High Strength Multifunctional Multiwalled Hydrogel Tubes: Ion-Triggered Shape Memory, Antibacterial, and Anti-inflammatory Efficacies.

Abstract

In this study, ion-responsive hydrogen bonding strengthened hydrogels (termed as PVV) were synthesized by one-pot copolymerization of 2-vinyl-4,6-diamino-1,3,5-triazine (VDT), 1-vinylimidazole (VI), and polyethylene glycol diacrylate. The diaminotriazine-diaminotriazine (DAT-DAT) H-bonding interaction and copolymerization of VI contributed to a notable increase in comprehensive performances including tensile/compressive strength, elasticity, modulus, and fracture energy. In addition, introducing mM levels of zinc ions could further increase the mechanical properties of PVV hydrogels and fix a variety of temporary shapes due to the strong coordination of zinc with imidazole. The release of zinc ions from the hydrogel contributed to an antibacterial effect, without compromising the shape memory effect. Remarkably, a multiwalled hydrogel tube (MWHT) fixed with Zn(2+) demonstrated much higher flexural strengths and a more sustainable release of zinc ions than the solid hydrogel cylinder (SHC). A Zn(2+)-fixed MWHT was implanted subcutaneously in rats, and it was found that the Zn(2+)-fixed MWHT exhibited anti-inflammatory and wound healing efficacies. The reported high strength hydrogel with integrated functions holds potential as a tissue engineering scaffold.

- - - - - - -

▶ [Assigned task]
Return the abstract on multiwalled hydrogel tubes in full, word for word, title included.

▶ [Data under study]
- - - - - - -

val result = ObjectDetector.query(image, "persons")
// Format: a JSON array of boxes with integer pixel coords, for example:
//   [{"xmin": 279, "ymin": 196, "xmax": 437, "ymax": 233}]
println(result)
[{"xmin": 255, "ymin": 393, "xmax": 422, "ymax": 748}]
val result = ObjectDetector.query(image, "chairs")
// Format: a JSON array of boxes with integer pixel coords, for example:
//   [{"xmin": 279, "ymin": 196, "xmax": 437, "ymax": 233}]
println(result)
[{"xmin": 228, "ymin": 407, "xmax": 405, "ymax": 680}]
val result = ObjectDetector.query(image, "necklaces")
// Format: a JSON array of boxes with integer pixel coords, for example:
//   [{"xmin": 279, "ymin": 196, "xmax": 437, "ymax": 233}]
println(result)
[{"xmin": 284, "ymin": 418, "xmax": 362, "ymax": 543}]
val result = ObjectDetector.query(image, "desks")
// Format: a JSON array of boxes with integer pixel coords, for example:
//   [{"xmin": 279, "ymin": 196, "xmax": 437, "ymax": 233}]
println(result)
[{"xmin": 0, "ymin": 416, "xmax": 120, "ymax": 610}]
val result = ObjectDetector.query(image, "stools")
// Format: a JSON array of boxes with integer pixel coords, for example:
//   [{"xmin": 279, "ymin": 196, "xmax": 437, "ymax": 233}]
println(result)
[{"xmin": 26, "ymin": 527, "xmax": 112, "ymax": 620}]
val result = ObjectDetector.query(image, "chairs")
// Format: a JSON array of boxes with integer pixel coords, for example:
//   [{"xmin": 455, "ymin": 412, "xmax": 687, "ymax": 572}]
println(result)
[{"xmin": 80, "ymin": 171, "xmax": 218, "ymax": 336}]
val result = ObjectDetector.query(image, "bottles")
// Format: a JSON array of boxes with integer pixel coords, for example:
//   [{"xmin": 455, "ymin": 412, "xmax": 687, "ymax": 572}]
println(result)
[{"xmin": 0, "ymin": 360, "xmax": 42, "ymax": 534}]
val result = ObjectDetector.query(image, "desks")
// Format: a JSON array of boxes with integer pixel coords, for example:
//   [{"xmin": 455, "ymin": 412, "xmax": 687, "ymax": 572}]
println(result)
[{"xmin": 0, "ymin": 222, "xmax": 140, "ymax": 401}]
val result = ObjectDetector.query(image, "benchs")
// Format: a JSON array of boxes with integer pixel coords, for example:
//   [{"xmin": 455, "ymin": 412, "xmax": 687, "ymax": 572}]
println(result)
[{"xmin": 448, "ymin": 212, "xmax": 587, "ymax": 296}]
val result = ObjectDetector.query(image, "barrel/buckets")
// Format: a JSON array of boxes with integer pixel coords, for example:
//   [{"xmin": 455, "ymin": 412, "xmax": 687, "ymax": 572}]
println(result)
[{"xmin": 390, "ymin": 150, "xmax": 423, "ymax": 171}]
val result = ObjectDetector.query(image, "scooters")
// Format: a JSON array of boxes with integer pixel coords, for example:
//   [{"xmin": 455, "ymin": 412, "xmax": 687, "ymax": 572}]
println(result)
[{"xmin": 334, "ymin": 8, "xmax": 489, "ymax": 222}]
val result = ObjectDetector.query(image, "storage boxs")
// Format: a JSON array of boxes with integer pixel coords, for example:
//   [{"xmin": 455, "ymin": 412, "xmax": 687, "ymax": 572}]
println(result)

- - - - - - -

▶ [Exercise response]
High Strength Multifunctional Multiwalled Hydrogel Tubes: Ion-Triggered Shape Memory, Antibacterial, and Anti-inflammatory Efficacies.

Abstract

In this study, ion-responsive hydrogen bonding strengthened hydrogels (termed as PVV) were synthesized by one-pot copolymerization of 2-vinyl-4,6-diamino-1,3,5-triazine (VDT), 1-vinylimidazole (VI), and polyethylene glycol diacrylate. The diaminotriazine-diaminotriazine (DAT-DAT) H-bonding interaction and copolymerization of VI contributed to a notable increase in comprehensive performances including tensile/compressive strength, elasticity, modulus, and fracture energy. In addition, introducing mM levels of zinc ions could further increase the mechanical properties of PVV hydrogels and fix a variety of temporary shapes due to the strong coordination of zinc with imidazole. The release of zinc ions from the hydrogel contributed to an antibacterial effect, without compromising the shape memory effect. Remarkably, a multiwalled hydrogel tube (MWHT) fixed with Zn(2+) demonstrated much higher flexural strengths and a more sustainable release of zinc ions than the solid hydrogel cylinder (SHC). A Zn(2+)-fixed MWHT was implanted subcutaneously in rats, and it was found that the Zn(2+)-fixed MWHT exhibited anti-inflammatory and wound healing efficacies. The reported high strength hydrogel with integrated functions holds potential as a tissue engineering scaffold.